NEWS TICKER
REVIEW: Punkplay, Southwark Playhouse ✭✭✭✭
Published on
September 10, 2016
By
julianeaves
Punkplay
Southwark Playhouse
9 September 2016
4 Stars
Punk is not what it used to be. Or rather, as it is served up in this concoction - a l'americain - it takes us into a retro ghetto of suburban drudgery from The Awful Eighties and a point geographically located somewhere nearer to Maine than Florida on the eastern seaboard of the USA. We spend an hour and a half in the company of two abysmally educated and pretty obtuse teenage boys (lanky Matthew Castle and aggressive Sam Perry), whose overheated exchanges form the fragmentary foundations of this helter-skelter parade of 'moments adolescents'. There is an older male (Jack Sunderland) and a girl (Aysha Kala) who pop up in a number of guises, intermittently connecting these very disconnected young beasts from the zoo that is always waiting for them beyond the doors of the dull, suburban hutch they occupy (design by Cecile Tremolieres). Every scene shakes with the fervid, erratic energy of thwarted youth, perfectly captured in Tom Hughes' confident and eclectic production.
Gregory S. Moss is an ingenious playwright who has created a sequence of tableaux, each of which can be understood as a 'cover' of a different musical 'track' on a personalised cassette tape, of the kind typically compiled for each other by friends in the long-lost 1980s. The scenes are, in fact, 'riffs' on actual recordings, and the anoraks amongst us (Hand up! - Guilty!) will have huge fun in tracing their origins, analysing the author's creation as if it were the product of some Walmart T S Eliot. In the days before 'playlists' could be digitally ex- and imported at the touch of screen, such artifacts could only come into existence through the laborious fishing out of gramophone records, dropping the playing arm onto the right groove, so the needle picked up - through its characteristic surface hiss and crackle - the requisite number, at the end of which, the arm would be again manually operated, and the tape stopped, before moving onto the next item. Immense fun! Entire weekends could be devoted to this, if desired.
This same sense of wearisome, fiddly effort pervades every moment of transition between the scenes. Similarly, when the track is up and running, it can glide along with the surprisingly smooth ease of the actors' rollerskates (and other wheels) that get them from place to place in this post-'Xanadu' world.

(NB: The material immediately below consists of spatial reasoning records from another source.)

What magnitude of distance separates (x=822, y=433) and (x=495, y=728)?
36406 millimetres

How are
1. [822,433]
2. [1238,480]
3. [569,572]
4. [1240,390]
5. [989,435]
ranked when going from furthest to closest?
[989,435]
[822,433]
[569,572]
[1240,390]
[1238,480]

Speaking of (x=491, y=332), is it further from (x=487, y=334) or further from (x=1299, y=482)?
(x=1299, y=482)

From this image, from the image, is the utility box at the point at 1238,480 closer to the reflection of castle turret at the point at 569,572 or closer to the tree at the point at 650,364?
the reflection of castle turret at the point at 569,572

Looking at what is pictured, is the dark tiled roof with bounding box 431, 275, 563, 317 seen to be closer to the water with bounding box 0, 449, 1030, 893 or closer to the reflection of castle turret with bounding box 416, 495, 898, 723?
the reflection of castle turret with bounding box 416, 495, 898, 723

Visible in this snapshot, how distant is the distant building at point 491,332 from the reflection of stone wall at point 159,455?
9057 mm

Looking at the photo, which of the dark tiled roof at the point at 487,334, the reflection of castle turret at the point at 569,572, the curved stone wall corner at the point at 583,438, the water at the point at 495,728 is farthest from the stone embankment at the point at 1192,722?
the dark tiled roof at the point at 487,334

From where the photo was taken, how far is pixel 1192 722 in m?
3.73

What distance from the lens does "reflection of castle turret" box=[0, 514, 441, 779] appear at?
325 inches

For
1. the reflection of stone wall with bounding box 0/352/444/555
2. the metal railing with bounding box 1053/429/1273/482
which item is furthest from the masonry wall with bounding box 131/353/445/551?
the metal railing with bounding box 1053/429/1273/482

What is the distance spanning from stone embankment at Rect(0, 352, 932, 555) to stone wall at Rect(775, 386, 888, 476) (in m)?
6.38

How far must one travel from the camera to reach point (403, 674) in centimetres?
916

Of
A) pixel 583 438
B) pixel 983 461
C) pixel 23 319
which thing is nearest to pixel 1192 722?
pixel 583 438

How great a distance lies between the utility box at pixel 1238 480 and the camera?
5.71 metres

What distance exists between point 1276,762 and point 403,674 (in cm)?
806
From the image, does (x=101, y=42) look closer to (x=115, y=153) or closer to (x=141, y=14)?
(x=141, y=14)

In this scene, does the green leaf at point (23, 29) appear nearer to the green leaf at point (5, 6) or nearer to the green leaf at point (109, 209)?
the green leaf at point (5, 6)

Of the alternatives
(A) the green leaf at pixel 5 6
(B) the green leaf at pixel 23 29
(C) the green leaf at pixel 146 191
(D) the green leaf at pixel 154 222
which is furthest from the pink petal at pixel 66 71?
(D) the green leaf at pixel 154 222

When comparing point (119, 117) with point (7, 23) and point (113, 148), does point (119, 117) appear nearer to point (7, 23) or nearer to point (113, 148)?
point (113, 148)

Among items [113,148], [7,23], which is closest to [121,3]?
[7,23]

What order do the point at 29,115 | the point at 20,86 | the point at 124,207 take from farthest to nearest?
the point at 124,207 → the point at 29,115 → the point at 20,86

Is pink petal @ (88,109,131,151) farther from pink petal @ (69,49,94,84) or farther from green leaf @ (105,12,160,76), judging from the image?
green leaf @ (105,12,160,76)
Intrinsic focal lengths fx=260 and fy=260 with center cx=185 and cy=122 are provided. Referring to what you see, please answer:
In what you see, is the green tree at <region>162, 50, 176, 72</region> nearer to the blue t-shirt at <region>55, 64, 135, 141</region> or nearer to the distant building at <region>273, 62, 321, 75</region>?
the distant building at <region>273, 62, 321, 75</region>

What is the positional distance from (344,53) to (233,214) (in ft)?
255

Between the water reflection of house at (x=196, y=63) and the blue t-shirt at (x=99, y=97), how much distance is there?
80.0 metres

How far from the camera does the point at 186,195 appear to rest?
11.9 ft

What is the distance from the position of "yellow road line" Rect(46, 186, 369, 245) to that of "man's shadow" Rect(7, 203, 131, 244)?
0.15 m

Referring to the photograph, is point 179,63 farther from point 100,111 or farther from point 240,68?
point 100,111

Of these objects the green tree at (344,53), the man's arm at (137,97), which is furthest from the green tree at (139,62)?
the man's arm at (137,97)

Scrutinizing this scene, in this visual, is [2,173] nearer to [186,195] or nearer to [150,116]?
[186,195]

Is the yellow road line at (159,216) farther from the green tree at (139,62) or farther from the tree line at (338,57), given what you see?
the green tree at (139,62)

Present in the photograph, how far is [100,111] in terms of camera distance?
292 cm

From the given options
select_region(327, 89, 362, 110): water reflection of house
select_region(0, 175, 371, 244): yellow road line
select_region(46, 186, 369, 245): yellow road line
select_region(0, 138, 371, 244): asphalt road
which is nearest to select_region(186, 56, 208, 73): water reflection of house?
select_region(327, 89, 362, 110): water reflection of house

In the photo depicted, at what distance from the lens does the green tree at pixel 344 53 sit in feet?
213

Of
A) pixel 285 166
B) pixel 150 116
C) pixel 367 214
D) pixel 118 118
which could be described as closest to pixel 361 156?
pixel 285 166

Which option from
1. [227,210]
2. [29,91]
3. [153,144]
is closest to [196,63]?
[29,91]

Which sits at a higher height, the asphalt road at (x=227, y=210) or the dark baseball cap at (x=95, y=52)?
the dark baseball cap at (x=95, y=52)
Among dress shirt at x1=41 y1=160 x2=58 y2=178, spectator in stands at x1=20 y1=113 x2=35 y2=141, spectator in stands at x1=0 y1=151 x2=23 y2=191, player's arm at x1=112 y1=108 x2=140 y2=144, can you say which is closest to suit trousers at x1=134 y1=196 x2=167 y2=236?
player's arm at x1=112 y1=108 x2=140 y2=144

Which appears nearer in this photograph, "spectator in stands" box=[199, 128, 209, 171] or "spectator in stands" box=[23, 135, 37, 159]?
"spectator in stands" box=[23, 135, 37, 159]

No respectable bourgeois interior of the epoch would be complete without its beautifully hung curtains (would Yankees calls them 'drapes'?), and indeed this one has them aplenty. They hang, majestically dominating the centre of the stage in all their floor-to-ceiling glory. We wait, the audience, for things to emerge from behind them; and they do. We wait, still expectant, for the magical moment when they part; and they do. And their opening reveals precisely what we would expect them to disclose, and it is wonderful. The actors get to do what any drama about the punk 'Bewegung' requires them to do, and they do it very entertainingly. No, I am not going to spoil your thrill by revealing every last detail. It's just great. All the details are right here, they're echt. Even the zine-style programmes.
Did I just use another German word? Well, maybe that's because there are loads and loads of Teutonic influences in this carefully thought-out, artfully pieced together analysis of a bygone throwback. The 80s after-burn of 'le style punk' in the US is here shown to be - amongst other things - an Expressionistic ruse. As we clatter on through this 40th anniversary year of the 'Aufbruch im Westen' of the unwashed kids in safety-pin jewellery, severely badly cut dyed hair, and rag-bag, shrunk-to-not-fit couture (zips not optional), we are seeing a whole fashion spring up in anarcho-revivalism. The return of the mohawk. Amphetamines-R-Us.
Does anyone reading this regret their punk past? Does anyone reading wish they had a punk past to regret? Well, I grew up in a town rather like the one depicted here, whose single distinguishing event was that one forgotten week, some friends of mine went to the usual pop concert at the local sports centre, returning to school the next day to report that they had noticed one band in particular that was 'not very good' and went by the name of The Jam. One week later, we had our own 'punk' band: The Royal Family (still touring).
The rest, as they say, is part of The History of the Degeneration of Western Civilisation. Nicely, America was not at the forefront of this game, but had to play catch up with this Brit mode (as it was also to do on Broadway when it came under attack from those wild troublemakers, Andrew Lloyd Webber and Cameron Macintosh). One could go on saying any number of interesting things about this revolution in aesthetics, but to my mind, one of the greatest defining features of punk was that it always knew exactly how and when to stop.